__Excerpt to read__:
****

Some very special and unique snowflakes (cough_eRegs_cough) might be too esoteric for some or all of these to apply, but I'm looking for useful starting points for someone starting to create a Django app at CFPB. It would be nice to put some of this into a Django template, but in my experience, every software project is that little bit different. I think written guides empower a developer to approach their particular project needs with our approach to Django in mind.

Thoughts? In today's meeting, I'd like to ask for two things:

  1. Agreement on areas of Django, like the list above, where we can draw guidelines around what a normal CFPB Django app should be like.
  2. Volunteers to tackle those areas.

Specifics about each of these areas can be discussed in issues to preserve the discussion for reference later.

Standard for setup.py?

We kind of touched on this in #5, but I'm wondering about the case where we have a normal python project (i.e. no strong front-end needs), as is the case with a lot of our legacy code. I'd like for us to have the convention that all our python projects are installable, because that makes including them in a Django project very easy, but some of our internal projects don't have that convention.

I'd like to add a simple setup.py to each of these repos, but want to throw this idea out there in case there are strong feelings about it. Here's a sample, based on eRegs and Python Hosted's simple example:

from setuptools import setup, find_packages
setup(
    name = "some_project_name_here",
    version = "0.1.0", 
    license = "public domain", 
    packages = find_packages(),
)

There are a host of other fields we could include (long description, authors, etc), but honestly I don't find much value in them and they're likely to get stale quickly. Thoughts?

Internationalization and localization

How many of our projects are doing internationalization? I know @higs4281 has done some fantastic work on "Before You Claim" in this regard. I'm sure most of our projects are at least doing a little bit of l10n, even if it only relates to timezones.

Should we have a discussion about i18n and l10n as it relates to what we do on the back-end, with an eye toward generating some basic guidance?

****

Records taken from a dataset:
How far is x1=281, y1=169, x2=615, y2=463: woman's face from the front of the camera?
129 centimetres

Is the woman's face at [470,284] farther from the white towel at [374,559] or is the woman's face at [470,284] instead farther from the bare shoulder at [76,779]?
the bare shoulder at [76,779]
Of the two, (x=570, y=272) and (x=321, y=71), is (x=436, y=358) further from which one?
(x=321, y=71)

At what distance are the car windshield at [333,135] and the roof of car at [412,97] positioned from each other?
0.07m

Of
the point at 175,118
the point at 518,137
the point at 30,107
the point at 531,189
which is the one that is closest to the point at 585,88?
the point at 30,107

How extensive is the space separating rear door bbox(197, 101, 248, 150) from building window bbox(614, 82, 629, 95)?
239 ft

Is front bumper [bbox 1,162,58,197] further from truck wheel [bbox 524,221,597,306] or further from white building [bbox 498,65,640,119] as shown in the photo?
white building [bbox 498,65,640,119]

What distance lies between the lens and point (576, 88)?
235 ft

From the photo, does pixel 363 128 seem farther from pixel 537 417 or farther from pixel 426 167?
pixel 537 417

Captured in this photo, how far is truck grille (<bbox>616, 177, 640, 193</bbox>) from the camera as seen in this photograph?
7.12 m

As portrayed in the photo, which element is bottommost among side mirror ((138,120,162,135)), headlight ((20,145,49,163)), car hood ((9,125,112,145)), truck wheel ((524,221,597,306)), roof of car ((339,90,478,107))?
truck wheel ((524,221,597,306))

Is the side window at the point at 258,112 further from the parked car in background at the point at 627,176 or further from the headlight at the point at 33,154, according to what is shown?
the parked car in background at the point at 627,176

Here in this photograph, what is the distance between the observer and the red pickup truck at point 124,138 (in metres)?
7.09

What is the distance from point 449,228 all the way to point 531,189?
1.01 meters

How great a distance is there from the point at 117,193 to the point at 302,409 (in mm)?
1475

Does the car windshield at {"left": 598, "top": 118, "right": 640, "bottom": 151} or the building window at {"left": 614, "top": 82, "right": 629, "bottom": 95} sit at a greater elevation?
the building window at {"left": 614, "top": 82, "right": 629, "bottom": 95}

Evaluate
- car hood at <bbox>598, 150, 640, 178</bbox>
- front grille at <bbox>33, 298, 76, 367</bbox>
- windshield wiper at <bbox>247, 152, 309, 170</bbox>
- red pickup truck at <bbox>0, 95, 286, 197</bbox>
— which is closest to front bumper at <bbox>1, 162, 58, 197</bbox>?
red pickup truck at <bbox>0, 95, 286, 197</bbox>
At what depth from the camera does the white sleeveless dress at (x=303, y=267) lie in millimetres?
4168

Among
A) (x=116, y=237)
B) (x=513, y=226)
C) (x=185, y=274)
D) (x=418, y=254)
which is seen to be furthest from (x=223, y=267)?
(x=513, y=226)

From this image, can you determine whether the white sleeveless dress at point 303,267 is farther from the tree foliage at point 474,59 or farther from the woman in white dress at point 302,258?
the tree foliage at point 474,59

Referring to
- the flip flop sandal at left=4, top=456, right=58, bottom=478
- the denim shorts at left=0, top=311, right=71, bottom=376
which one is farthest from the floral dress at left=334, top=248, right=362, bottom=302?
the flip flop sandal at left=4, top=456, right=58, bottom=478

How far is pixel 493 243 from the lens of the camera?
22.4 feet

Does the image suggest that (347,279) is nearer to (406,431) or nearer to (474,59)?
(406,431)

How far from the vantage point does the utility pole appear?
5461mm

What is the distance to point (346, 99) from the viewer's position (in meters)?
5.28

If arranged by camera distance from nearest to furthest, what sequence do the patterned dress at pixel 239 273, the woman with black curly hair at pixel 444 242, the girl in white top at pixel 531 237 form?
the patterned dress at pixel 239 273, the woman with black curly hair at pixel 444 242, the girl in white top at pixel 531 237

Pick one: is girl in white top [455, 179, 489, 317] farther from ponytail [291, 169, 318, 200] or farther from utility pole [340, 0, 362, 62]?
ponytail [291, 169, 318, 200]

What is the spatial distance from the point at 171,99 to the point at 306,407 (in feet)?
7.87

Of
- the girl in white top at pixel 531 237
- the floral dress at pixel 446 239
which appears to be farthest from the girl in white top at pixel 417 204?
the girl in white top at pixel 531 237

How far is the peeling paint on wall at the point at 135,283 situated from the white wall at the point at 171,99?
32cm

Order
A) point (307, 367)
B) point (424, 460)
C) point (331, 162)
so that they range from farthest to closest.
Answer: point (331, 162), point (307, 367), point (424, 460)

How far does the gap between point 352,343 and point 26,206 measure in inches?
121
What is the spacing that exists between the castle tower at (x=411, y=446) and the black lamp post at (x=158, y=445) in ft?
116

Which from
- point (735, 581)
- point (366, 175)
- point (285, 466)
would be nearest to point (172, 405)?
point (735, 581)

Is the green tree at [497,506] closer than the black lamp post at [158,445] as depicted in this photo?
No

****

__What you will do__:
a – Decide whether each statement agrees with the Django discussion above. For each, answer yes or no and quote the words from the text that decide it.
(i) The writer wants every Python project to be installable.
(ii) The sample setup.py includes an authors field.
(iii) The writer asks for three things in today's meeting.
b – List every keyword argument passed to setup() in the sample code in the Django discussion, with the value given for each.

__List of solutions__:
a –
(i) Yes: "I'd like for us to have the convention that all our python projects are installable"
(ii) No: "There are a host of other fields we could include (long description, authors, etc), but honestly I don't find much value in them"
(iii) No: "In today's meeting, I'd like to ask for two things:"

b –
- name = "some_project_name_here"
- version = "0.1.0"
- license = "public domain"
- packages = find_packages()